The first time they met Mr. Pants, they happened upon me spraying him in the face with a spray bottle as he laughed maniacally. I imagine they thought that was weird. The second time was in the "garden" when the dude strolled over to the pet cemetary and replaced the ears on the deer that Mr. Pants had, uncharacteristically, left on the ground. See Mr. Pants doesn't leave things undone and you bet your ass he watched that guy mess with his plans for those ears. Mr. Pants looked to Daddy for answers. His face full of confusion. Why in the heck was this dude messing with his patterns? Who the heck did he think he was? So Mr. Pants sauntered over side-eyed with his left arm extended out and placed the ears back to the ground and then picked them back up and replaced them on the deers head. That was HIS job. That was the order of things. Silly silly neighbor.
There are times I feel bad for the neighbors.
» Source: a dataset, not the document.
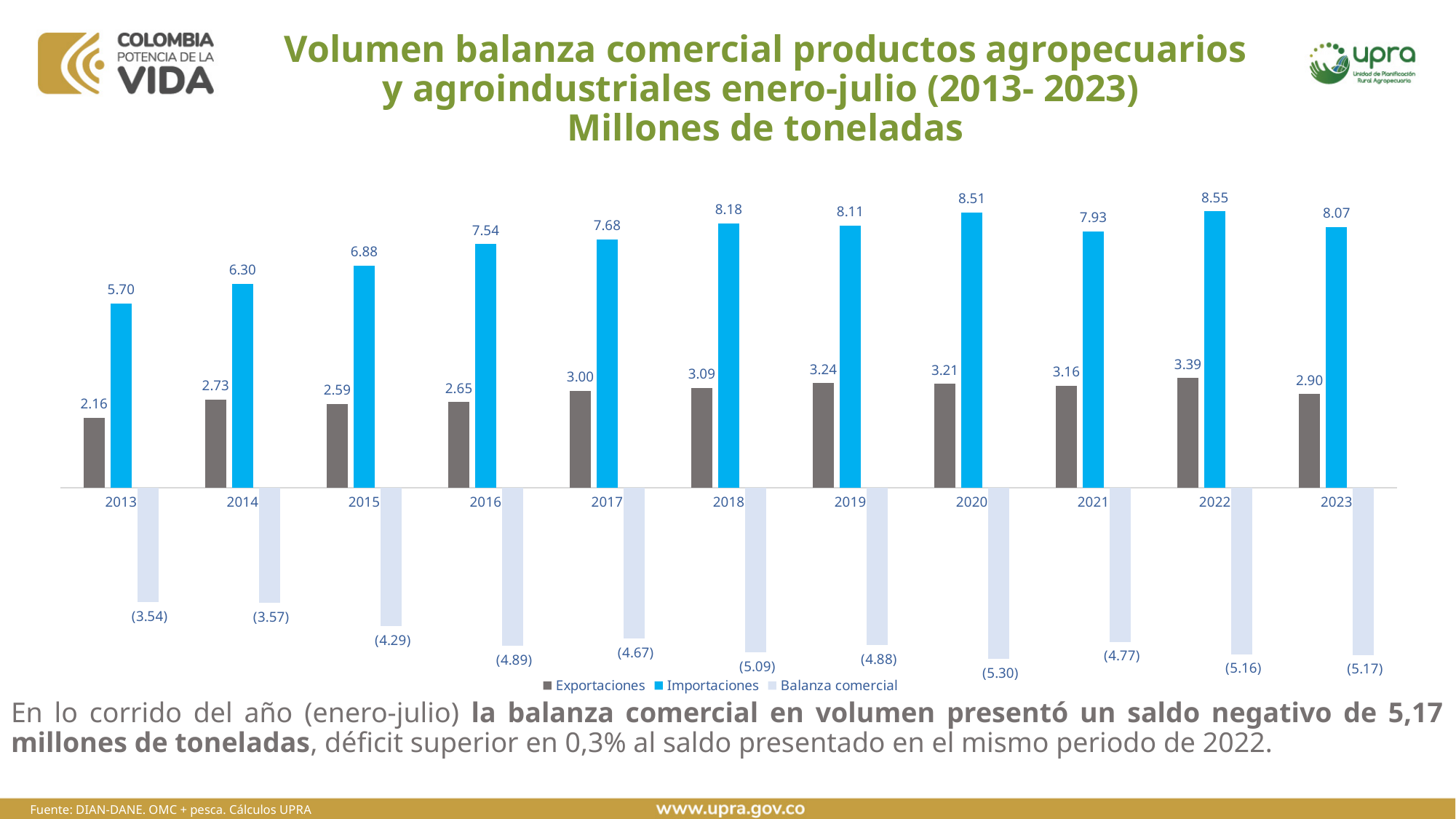
What is the difference between Importaciones and Exportaciones in 2022? 5.16 How many series does the legend list? 3 What is the value of Balanza comercial in 2023? (5.17) Which series is shown in light blue bars? Balanza comercial What kind of chart is shown on the slide? Bar chart What is the value of Exportaciones in 2013? 2.16 Which year has the highest Importaciones value? 2022 How many years are shown on the x axis? 11 Which is larger, Exportaciones in 2019 or Exportaciones in 2021? Exportaciones in 2019 What is the value of Importaciones in 2020? 8.51 Do the Importaciones values generally rise or fall from 2013 to 2018? Rise Which year has the lowest Exportaciones value? 2013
The other day as Mr. Pants emotionally played his harmonica next to the open living room window, it occured to me. They can probably hear that in their cottage. But see, if I stop his flow of musical genius (at least it is to me), they will also be able to hear the avalanche of crazy that would inevitably follow such a slight. I mean, I KNOW they've heard the thunder come down and like me, I'm a positive they do not like it. It will vibrate an ear drum. Mr. Pants has game when it comes to losing it. And it's too damn hot to close the windows anyway. So I'm doing them a favor by allowing him to play. Plus I totally didn't mind it when they blared Freeway of Love the other day. Not one bit. I even sang along. So as he played his mouth harp with majesty, stopping only to wail some incoherant lyrics to his original tune, I listened. His pride in his song filling him up. His need to be loud, satisfied. The vibrations on his lips, calming. Then he hopped down off the chair he'd been perched on and sauntered over to the microwave to give it some open and close action. I watched as he opened and closed the microwave door about 100 times. No need to stop him because eh, it's old and it just doesn't matter. Plus it's the toaster oven that needs protecting. I figure that since the toaster oven is off limits, the microwave can handle it. Once all of this is done, he is ready for a nap. He lets me know by getting his cotton pillow case and heading toward his bed. No tears, no resistance. He climbs up into bed and I kiss him on the head, brush his bangs to the side and say "Goodnight Mr. Pants. I love you". He responds with "ogda ogda" and we are golden.